Task item
Edit the lines below so that "Crock Pot" becomes "Slow Cooker" and nothing else changes. Leave the pictures out of your answer.

Stored items:
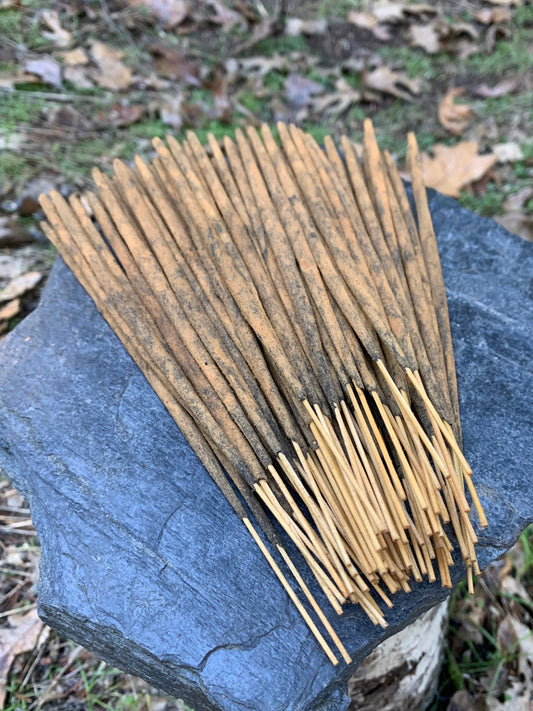Premium Chandan Incense Sticks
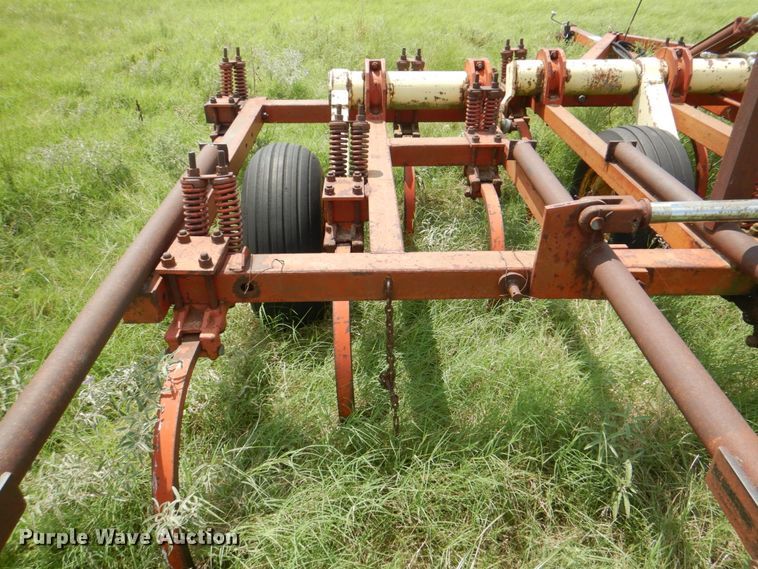 image for item DH7279 Krause 730A  chisel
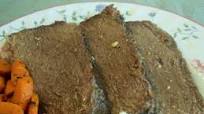 V's Crock Pot Bottom Round Roast V's Crock Pot Bottom Round Roast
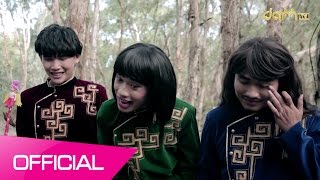 DAMtv - Tập 6 - Chuyện Thần Tiên Ở Xứ Sở ÔDAM - OFFICIAL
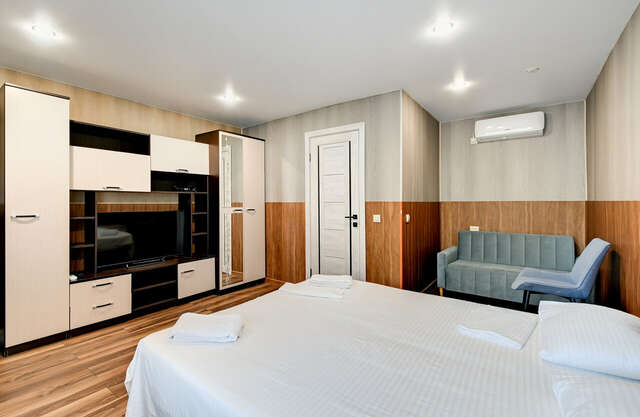 Гостиница Мацеста Сочи-50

Response area
Premium Chandan Incense Sticks
 image for item DH7279 Krause 730A  chisel
 V's Slow Cooker Bottom Round Roast V's Slow Cooker Bottom Round Roast
 DAMtv - Tập 6 - Chuyện Thần Tiên Ở Xứ Sở ÔDAM - OFFICIAL
 Гостиница Мацеста Сочи-50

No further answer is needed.